Why invest in target maturity funds?
- Simple structure and relatively high visibility of returns. If you hold a target maturity fund till maturity, your returns will be equal to the Yield to Maturity (YTM) adjusted for the fund expenses (TER).
- Since target maturity funds are passive schemes there total expense ratio (TERs) is much lower compared to actively managed schemes. If there are two funds (one active and one passive) with similar YTMs, the fund with lower TER will give higher returns.
- Very high credit quality, since target maturity funds only invest in G-Secs, SDLs and PSU bonds.
- High liquidity, since you can redeem units of target maturity index funds at any time with the AMC (subject to exit load structure) and sell units of target maturity ETFs in the stock exchanges at prevailing prices.
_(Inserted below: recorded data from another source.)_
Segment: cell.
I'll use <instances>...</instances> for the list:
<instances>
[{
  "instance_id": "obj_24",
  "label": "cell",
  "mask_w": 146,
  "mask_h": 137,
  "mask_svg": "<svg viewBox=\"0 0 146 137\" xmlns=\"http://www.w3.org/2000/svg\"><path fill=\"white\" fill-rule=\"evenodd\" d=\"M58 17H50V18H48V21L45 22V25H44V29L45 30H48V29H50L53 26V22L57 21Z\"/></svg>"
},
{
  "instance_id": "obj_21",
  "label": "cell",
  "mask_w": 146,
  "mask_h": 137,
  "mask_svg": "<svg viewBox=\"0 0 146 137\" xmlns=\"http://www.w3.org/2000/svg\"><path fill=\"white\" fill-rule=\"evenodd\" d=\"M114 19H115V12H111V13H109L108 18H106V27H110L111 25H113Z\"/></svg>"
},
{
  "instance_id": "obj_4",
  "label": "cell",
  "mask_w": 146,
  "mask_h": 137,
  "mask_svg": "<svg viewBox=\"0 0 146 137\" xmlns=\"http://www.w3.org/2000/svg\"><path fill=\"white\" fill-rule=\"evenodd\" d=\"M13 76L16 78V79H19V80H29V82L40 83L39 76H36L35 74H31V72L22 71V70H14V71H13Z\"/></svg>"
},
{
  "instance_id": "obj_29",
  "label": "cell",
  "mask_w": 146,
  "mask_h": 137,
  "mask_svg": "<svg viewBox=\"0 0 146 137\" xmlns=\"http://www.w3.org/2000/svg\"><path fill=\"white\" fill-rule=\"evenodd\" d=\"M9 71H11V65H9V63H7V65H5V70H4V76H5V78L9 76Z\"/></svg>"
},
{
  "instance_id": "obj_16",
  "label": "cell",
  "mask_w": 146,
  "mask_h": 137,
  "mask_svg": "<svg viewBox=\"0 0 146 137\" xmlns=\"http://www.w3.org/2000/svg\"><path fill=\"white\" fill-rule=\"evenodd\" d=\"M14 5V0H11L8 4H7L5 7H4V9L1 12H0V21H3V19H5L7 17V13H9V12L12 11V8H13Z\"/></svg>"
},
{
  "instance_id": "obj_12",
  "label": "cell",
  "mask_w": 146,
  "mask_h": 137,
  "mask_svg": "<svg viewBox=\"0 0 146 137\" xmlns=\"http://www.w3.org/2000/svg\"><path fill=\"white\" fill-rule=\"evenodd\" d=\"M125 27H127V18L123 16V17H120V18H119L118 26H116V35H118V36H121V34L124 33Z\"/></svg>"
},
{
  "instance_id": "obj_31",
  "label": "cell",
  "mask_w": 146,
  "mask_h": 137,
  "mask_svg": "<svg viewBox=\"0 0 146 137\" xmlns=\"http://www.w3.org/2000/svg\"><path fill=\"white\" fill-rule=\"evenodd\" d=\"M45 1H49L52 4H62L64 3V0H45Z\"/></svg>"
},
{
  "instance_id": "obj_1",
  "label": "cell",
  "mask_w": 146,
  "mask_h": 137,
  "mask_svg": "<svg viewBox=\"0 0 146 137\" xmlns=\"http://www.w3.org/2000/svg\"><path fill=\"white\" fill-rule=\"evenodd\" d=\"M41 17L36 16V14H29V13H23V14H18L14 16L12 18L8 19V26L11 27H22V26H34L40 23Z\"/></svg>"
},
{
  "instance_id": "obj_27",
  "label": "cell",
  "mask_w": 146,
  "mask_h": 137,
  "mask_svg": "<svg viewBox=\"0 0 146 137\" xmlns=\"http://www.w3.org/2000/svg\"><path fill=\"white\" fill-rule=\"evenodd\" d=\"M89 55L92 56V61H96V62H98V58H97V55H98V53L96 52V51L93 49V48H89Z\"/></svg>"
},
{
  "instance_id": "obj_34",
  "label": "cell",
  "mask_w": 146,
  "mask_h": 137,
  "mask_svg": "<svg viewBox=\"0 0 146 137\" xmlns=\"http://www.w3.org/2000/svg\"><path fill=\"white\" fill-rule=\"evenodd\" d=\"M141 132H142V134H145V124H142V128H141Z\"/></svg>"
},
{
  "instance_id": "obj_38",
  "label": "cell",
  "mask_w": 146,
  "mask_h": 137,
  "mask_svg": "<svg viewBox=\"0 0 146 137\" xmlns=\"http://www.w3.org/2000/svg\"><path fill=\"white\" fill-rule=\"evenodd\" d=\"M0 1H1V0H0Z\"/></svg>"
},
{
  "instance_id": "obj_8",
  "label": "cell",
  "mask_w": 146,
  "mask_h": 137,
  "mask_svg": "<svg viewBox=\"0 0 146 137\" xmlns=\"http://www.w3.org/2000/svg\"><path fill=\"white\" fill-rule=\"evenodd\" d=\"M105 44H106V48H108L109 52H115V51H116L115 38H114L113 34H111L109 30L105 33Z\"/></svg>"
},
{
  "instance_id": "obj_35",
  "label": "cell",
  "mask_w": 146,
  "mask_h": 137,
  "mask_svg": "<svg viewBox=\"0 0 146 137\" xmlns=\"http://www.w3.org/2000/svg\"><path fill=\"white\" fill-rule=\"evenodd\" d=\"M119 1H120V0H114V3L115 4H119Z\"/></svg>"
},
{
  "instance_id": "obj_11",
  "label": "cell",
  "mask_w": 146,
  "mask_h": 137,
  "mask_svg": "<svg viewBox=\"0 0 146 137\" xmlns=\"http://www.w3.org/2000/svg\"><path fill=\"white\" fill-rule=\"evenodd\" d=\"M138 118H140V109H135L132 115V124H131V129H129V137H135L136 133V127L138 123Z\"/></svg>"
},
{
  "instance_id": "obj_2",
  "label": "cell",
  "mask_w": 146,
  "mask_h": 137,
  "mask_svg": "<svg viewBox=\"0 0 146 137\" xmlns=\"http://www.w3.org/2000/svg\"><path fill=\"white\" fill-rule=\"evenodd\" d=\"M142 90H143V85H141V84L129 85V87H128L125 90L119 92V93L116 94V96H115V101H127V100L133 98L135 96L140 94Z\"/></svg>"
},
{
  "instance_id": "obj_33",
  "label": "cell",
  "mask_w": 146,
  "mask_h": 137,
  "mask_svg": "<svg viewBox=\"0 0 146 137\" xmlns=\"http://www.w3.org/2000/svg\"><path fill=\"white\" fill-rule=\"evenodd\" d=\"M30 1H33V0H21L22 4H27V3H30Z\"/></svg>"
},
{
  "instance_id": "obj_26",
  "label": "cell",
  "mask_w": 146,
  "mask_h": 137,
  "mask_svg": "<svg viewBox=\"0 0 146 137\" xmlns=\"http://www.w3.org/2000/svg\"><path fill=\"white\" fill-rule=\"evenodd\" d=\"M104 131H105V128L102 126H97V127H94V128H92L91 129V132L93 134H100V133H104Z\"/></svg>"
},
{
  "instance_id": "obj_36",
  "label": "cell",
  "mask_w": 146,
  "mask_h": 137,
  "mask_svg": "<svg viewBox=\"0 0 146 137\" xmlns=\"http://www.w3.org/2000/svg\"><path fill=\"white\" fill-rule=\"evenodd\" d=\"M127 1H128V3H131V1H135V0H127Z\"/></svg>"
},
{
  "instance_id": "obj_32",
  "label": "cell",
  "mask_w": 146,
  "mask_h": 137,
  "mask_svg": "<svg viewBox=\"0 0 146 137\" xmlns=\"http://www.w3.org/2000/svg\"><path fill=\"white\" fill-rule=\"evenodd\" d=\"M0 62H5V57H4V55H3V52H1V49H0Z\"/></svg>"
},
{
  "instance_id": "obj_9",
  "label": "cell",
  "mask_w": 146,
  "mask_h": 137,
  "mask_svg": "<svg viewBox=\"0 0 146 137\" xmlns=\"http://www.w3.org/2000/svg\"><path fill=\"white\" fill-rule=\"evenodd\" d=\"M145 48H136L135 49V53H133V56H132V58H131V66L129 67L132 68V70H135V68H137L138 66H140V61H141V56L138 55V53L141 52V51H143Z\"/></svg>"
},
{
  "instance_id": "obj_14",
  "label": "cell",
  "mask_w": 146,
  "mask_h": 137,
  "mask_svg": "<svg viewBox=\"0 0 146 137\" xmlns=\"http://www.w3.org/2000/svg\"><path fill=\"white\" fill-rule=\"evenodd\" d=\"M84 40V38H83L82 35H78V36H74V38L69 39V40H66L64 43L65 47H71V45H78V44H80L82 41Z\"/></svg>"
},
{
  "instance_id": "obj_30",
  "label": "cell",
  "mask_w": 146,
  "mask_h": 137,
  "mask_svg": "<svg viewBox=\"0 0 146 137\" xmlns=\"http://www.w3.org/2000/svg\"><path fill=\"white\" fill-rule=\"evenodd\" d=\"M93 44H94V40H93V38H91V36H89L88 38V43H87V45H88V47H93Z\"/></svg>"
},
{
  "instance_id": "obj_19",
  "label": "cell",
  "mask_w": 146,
- Interest rate risk reduces over the investment tenure of the fund (as explained above).
- For investment tenures of 3 years plus, you can enjoy benefits of long term capital gains taxation. Long term capital gains in target maturity funds are taxed at only 20% after allowing for indexation benefits.
- Yields have risen considerably over the last 1 year or so. Yields of 4 to 7 year Government bonds are in the range of 7.2 – 7.3% (source: worldgovernmentbonds.com). You can lock in the current yields over the maturity period by investing in target maturity funds.
Investors should consult with their financial advisors or mutual fund distributors if target maturity funds are suitable for their investment needs.
Mutual Fund Investments are subject to market risk, read all scheme related documents carefully.